REQUIREMENT:
Below is a block of records; repeat all of them exactly.

Entries on spatial positioning:

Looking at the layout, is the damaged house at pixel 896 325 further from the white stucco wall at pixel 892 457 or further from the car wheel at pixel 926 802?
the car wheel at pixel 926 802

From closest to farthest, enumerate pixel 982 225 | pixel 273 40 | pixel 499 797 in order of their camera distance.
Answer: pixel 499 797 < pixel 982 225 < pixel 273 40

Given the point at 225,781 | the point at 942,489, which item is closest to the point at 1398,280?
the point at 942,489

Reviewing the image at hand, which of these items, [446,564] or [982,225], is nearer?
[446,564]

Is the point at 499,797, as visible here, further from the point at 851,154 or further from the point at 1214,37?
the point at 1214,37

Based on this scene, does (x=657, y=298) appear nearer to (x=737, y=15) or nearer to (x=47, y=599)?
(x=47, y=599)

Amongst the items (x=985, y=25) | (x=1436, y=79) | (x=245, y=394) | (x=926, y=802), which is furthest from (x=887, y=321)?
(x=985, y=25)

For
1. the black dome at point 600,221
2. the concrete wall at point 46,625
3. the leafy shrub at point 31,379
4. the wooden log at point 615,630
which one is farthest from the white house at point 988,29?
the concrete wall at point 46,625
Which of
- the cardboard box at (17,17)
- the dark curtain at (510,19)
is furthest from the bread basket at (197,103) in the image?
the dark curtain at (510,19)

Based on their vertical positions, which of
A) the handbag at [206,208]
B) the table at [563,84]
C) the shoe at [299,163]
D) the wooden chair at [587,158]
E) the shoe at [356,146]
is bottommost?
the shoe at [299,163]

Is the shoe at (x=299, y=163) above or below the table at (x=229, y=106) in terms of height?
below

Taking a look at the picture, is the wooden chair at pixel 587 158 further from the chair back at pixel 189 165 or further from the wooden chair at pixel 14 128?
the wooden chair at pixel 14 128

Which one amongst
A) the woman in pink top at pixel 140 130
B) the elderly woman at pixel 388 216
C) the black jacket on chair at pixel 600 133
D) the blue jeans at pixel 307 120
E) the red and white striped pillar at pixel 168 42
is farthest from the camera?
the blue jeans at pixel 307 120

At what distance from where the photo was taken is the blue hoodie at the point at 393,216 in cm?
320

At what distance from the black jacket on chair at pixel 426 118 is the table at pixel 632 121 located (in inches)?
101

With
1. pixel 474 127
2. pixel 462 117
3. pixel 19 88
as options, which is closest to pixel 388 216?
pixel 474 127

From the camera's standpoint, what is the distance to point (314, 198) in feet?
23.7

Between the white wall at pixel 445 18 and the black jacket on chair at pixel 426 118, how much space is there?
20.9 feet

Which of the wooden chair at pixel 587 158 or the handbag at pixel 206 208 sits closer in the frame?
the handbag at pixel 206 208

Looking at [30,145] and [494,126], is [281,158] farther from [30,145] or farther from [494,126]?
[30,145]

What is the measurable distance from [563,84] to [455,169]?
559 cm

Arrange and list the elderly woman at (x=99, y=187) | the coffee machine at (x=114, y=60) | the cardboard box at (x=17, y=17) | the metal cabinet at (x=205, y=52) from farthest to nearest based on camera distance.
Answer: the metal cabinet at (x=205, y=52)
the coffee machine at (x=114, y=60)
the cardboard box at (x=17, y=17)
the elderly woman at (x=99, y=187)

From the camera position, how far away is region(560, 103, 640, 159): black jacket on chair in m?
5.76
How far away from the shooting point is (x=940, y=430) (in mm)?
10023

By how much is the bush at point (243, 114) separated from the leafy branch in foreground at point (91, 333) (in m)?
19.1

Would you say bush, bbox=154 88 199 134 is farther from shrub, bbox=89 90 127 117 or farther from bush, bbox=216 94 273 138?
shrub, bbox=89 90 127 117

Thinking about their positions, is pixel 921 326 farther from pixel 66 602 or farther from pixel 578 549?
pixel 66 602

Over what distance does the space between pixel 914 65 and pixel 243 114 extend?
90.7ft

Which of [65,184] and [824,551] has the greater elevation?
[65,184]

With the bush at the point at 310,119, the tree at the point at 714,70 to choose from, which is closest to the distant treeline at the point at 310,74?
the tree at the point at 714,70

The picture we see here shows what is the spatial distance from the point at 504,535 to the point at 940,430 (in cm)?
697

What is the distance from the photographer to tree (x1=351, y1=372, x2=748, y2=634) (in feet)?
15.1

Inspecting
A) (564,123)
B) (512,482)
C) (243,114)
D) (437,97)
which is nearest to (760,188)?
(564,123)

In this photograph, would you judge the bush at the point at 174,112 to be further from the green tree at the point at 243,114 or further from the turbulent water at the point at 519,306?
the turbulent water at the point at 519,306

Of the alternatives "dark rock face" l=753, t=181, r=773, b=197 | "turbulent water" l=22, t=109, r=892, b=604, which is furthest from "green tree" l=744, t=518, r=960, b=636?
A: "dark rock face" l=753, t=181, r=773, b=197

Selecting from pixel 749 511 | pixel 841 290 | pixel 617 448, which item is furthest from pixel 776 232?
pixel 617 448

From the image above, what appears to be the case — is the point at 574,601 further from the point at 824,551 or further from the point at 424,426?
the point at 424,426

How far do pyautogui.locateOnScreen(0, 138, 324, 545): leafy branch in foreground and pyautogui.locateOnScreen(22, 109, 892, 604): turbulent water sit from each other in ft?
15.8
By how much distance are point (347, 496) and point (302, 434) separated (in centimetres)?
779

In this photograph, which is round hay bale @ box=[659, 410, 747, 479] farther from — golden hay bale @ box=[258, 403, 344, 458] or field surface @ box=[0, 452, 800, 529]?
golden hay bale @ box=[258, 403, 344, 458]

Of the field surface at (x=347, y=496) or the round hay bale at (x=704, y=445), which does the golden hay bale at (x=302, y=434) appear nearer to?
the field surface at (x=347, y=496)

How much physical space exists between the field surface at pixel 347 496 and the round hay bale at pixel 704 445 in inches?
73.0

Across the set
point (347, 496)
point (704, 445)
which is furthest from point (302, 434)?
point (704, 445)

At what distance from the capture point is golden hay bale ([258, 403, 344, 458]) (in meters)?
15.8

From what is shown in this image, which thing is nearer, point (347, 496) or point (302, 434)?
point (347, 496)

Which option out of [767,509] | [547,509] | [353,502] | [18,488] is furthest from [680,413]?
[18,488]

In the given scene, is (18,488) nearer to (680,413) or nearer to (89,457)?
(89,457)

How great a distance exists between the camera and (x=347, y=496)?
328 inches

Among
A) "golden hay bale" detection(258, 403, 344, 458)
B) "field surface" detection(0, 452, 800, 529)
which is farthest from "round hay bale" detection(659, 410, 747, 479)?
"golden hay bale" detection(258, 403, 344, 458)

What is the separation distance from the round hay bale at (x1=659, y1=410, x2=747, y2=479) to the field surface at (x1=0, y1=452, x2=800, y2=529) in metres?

RESPONSE TO THIS TASK:
Looking at the layout, is the damaged house at pixel 896 325 further from the white stucco wall at pixel 892 457 or further from the car wheel at pixel 926 802?
the car wheel at pixel 926 802

From closest to farthest, enumerate pixel 982 225 | pixel 273 40 | pixel 499 797 in order of their camera distance.
Answer: pixel 499 797 < pixel 982 225 < pixel 273 40

Given the point at 225,781 | the point at 942,489, which item is closest to the point at 1398,280?
the point at 942,489

Reviewing the image at hand, which of these items, [446,564] or [982,225], is nearer?
[446,564]

Is the point at 499,797, as visible here, further from the point at 851,154 or further from the point at 1214,37?
the point at 1214,37

Based on this scene, does (x=657, y=298) appear nearer to (x=737, y=15) or nearer to (x=47, y=599)?
(x=47, y=599)

Amongst the items (x=985, y=25) | (x=1436, y=79) | (x=245, y=394) | (x=926, y=802), which is furthest from (x=887, y=321)?
(x=985, y=25)

For
1. the black dome at point 600,221
2. the concrete wall at point 46,625
3. the leafy shrub at point 31,379
4. the wooden log at point 615,630
which one is farthest from the white house at point 988,29?
the concrete wall at point 46,625
Which of
- the cardboard box at (17,17)
- the dark curtain at (510,19)
is furthest from the bread basket at (197,103) in the image?
the dark curtain at (510,19)

Based on their vertical positions, which of
A) the handbag at [206,208]
B) the table at [563,84]
C) the shoe at [299,163]
D) the wooden chair at [587,158]
E) the shoe at [356,146]
is bottommost?
the shoe at [299,163]

Is the shoe at (x=299, y=163) above or below the table at (x=229, y=106) in terms of height?
below

Taking a look at the picture, is the wooden chair at pixel 587 158 further from the chair back at pixel 189 165 or further from the wooden chair at pixel 14 128?
the wooden chair at pixel 14 128

Which one amongst
A) the woman in pink top at pixel 140 130
B) the elderly woman at pixel 388 216
C) the black jacket on chair at pixel 600 133
D) the blue jeans at pixel 307 120
E) the red and white striped pillar at pixel 168 42
is farthest from the camera?
the blue jeans at pixel 307 120

At what distance from where the photo was taken is the blue hoodie at the point at 393,216 in cm?
320

At what distance from the black jacket on chair at pixel 426 118 is the table at pixel 632 121 located (in inches)?
101

With
1. pixel 474 127
2. pixel 462 117
3. pixel 19 88
as options, which is closest to pixel 388 216?
pixel 474 127

From the camera's standpoint, what is the distance to point (314, 198) in feet?
23.7

Between the white wall at pixel 445 18 and the black jacket on chair at pixel 426 118, how much space is there?
20.9 feet

Which of the wooden chair at pixel 587 158 or the handbag at pixel 206 208 sits closer in the frame?
the handbag at pixel 206 208

Looking at [30,145] and [494,126], is [281,158] farther from [30,145] or farther from [494,126]?
[30,145]

What is the measurable distance from [563,84] to [455,169]?
559 cm

Arrange and list the elderly woman at (x=99, y=187) | the coffee machine at (x=114, y=60) | the cardboard box at (x=17, y=17) | the metal cabinet at (x=205, y=52) from farthest to nearest based on camera distance.
Answer: the metal cabinet at (x=205, y=52)
the coffee machine at (x=114, y=60)
the cardboard box at (x=17, y=17)
the elderly woman at (x=99, y=187)

From the camera position, how far away is region(560, 103, 640, 159): black jacket on chair in m?
5.76
How far away from the shooting point is (x=940, y=430) (in mm)?
10023

By how much is the bush at point (243, 114) separated from the leafy branch in foreground at point (91, 333) (in m)?
19.1

Would you say bush, bbox=154 88 199 134 is farther from shrub, bbox=89 90 127 117 or farther from bush, bbox=216 94 273 138?
shrub, bbox=89 90 127 117

Thinking about their positions, is pixel 921 326 farther from pixel 66 602 or farther from pixel 578 549?
pixel 66 602

Over what distance does the space between pixel 914 65 and pixel 243 114 extend?
90.7ft

Which of [65,184] and [824,551] has the greater elevation?
[65,184]

With the bush at the point at 310,119, the tree at the point at 714,70 to choose from, which is closest to the distant treeline at the point at 310,74?
the tree at the point at 714,70

The picture we see here shows what is the spatial distance from the point at 504,535 to the point at 940,430 (in cm)?
697

What is the distance from the photographer to tree (x1=351, y1=372, x2=748, y2=634) (in feet)?
15.1

Inspecting
A) (564,123)
B) (512,482)
C) (243,114)
D) (437,97)
which is nearest to (760,188)?
(564,123)

In this photograph, would you judge the bush at the point at 174,112 to be further from the green tree at the point at 243,114 or further from the turbulent water at the point at 519,306?
the turbulent water at the point at 519,306

Of the alternatives "dark rock face" l=753, t=181, r=773, b=197 | "turbulent water" l=22, t=109, r=892, b=604, which is furthest from "green tree" l=744, t=518, r=960, b=636?
A: "dark rock face" l=753, t=181, r=773, b=197

Selecting from pixel 749 511 | pixel 841 290 | pixel 617 448, which item is furthest from pixel 776 232?
pixel 617 448

From the image above, what appears to be the case — is the point at 574,601 further from the point at 824,551 or further from the point at 424,426?
the point at 424,426

How far do pyautogui.locateOnScreen(0, 138, 324, 545): leafy branch in foreground and pyautogui.locateOnScreen(22, 109, 892, 604): turbulent water sit from each other in ft?
15.8
By how much distance are point (347, 496) and point (302, 434) separated (in centimetres)?
779

In this photograph, which is round hay bale @ box=[659, 410, 747, 479] farther from — golden hay bale @ box=[258, 403, 344, 458] or field surface @ box=[0, 452, 800, 529]?
golden hay bale @ box=[258, 403, 344, 458]

Of the field surface at (x=347, y=496) or the round hay bale at (x=704, y=445), which does the golden hay bale at (x=302, y=434) appear nearer to?
the field surface at (x=347, y=496)

How much physical space exists between the field surface at pixel 347 496 and the round hay bale at pixel 704 445 in inches?
73.0

Across the set
point (347, 496)
point (704, 445)
which is furthest from point (302, 434)?
point (704, 445)

At what distance from the capture point is golden hay bale ([258, 403, 344, 458]) (in meters)?
15.8

From what is shown in this image, which thing is nearer, point (347, 496) or point (302, 434)?
point (347, 496)

Which option out of [767,509] | [547,509] | [353,502] | [18,488] is furthest from [680,413]?
[18,488]

In the given scene, is (18,488) nearer to (680,413) or nearer to (89,457)?
(89,457)

How great a distance exists between the camera and (x=347, y=496)?
328 inches

Among
A) "golden hay bale" detection(258, 403, 344, 458)
B) "field surface" detection(0, 452, 800, 529)
which is farthest from "round hay bale" detection(659, 410, 747, 479)?
"golden hay bale" detection(258, 403, 344, 458)

What is the separation distance from the round hay bale at (x1=659, y1=410, x2=747, y2=479) to the field surface at (x1=0, y1=452, x2=800, y2=529) in metres?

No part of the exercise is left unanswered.